Il ruolo nell’affare Sloane Avenue
Crasso stesso ha spiegato in aula che non era di sua competenza “dire se l’investimento di Londra fosse o meno un investimento a rischio. Non sapevo nulla dell’ipoteca di 75 milioni di euro. Nella vicenda di Londra ci sono finito per caso”. Il suo ruolo si limitava a verificare l’attività di un conto di 9 milioni di sterline nel quale confluivano i contratti degli affittuari del palazzo. In virtù di questo incarico si recò il 20 novembre 2018 a Londra con l’ex funzionario dell’ufficio amministrativo della Segreteria di Stato, Fabrizio Tirabassi (imputato). “Grave errore della mia vita, dovevo rimanerne fuori!”, ha affermato rievocando quei tre giorni di riunioni in cui furono definiti i contratti con il manager Raffaele Mincione (imputato) e stabilito un sovrapprezzo al costo dell’immobile di 40 milioni di sterline da versare allo studio Herbert Smith Freehils, il quale – recita sempre la memoria – “è il soggetto che ha tratto i maggiori guadagni economici dall’operazione”. Il bonifico fu effettuato “sul filo di lana” da un conto della Segreteria di Stato, il 29 novembre 2018, “ultimo giorno utile”.
Nessun contatto con Torzi
La cosa che più di ogni altra Crasso ci ha tenuto a ribadire è di non aver mai avuto contatti stretti con Torzi. L’accusa del Promotore di Giustizia è che invece il finanziere, insieme a Tirabassi e l’avvocato Nicola Squillace (imputato), avessero architettato la creazione delle mille azioni per mantenere il controllo dell’immobile di Londra e così ricattare la Segreteria di Stato, lasciando a Torzi il potere di chiedere prestiti, mutui o vendere il palazzo a un prezzo ancora più basso. “Mi trovo coinvolto in questo capo di imputazione per un signore conosciuto 20 giorni!”, ha esclamato Crasso, alzando di tanto la voce come in tutto l’interrogatorio, durante il quale ha anche esclamato: “Maledizione a quel giorno!”.

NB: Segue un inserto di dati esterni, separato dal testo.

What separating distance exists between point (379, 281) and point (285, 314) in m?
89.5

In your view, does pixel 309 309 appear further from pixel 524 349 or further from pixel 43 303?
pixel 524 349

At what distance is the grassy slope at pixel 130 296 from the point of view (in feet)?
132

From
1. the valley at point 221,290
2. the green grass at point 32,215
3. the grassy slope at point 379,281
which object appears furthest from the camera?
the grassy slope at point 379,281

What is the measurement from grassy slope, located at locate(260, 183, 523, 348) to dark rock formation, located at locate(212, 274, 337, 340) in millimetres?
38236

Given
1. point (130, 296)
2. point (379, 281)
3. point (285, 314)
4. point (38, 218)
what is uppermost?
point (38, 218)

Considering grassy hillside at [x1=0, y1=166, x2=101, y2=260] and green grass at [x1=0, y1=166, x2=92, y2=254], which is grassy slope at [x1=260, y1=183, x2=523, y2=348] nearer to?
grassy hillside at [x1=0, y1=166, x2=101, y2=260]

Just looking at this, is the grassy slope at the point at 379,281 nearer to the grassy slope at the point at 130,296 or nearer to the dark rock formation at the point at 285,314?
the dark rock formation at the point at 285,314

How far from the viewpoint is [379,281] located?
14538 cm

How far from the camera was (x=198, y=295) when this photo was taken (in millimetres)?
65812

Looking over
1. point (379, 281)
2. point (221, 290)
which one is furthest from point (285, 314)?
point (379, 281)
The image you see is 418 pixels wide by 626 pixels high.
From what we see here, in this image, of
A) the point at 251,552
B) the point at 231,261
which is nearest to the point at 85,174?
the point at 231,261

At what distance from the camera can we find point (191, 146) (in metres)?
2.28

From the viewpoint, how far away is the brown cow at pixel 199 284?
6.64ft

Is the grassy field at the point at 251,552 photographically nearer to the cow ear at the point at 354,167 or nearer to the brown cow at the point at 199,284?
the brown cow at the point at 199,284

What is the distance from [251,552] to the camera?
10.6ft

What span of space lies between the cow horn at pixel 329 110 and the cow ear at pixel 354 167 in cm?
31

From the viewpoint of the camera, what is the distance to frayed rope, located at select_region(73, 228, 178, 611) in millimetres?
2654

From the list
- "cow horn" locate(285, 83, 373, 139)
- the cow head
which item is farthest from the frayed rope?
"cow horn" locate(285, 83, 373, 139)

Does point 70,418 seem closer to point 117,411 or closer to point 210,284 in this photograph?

La riunione nell’Hotel Bvlgari
Crasso dice di aver conosciuto Torzi il 14 novembre 2018 in un bar di via Margutta, strada centrale di Roma, dove Tirabassi lo aveva invitato “per un caffè” insieme all’avvocato Manuele Intendente e il broker. Il tema di Sloane Avenue fu tirato fuori “all’improvviso”, mentre si parlava d’altro. In una riunione all’Hotel Bvlgari di Milano, organizzata nel dicembre 2018 per fare “un tentativo di conciliazione” con Torzi, Tirabassi disse al broker: “Enrico è una persona che mi conosce da tanto tempo, ha lavorato con me e con te”. Lo si sente nella registrazione che lo stesso Crasso fece di nascosto durante la riunione. La trascrizione è agli atti. “Questa frase non l’ho mai sentita, forse è un errore di trascrizione. Ribadisco: Torzi l’ho conosciuto a novembre 2018”, ha detto Crasso. Sulla registrazione ha spiegato: “Mi spiace di aver registrato la conversazione all’insaputa dell’altro, ma mi dissero di fare attenzione perché Torzi ogni volta che parlava con me mi registrava”.
Rivolto a Diddi, Crasso infine ha aggiunto: “Quando venni da lei, dissi ‘faccia di me quello che vuole, ma per favore non mi metta con Torzi’. Siamo persone dal punto di vista professionale totalmente diverse. Com’è pensabile che mi metta d’accordo con una persona che non conosco, sono stato pure critico sulla sua gestione! Respingo con forza le congetture fatte”. Crasso sarà interrogato nuovamente il 22 giugno.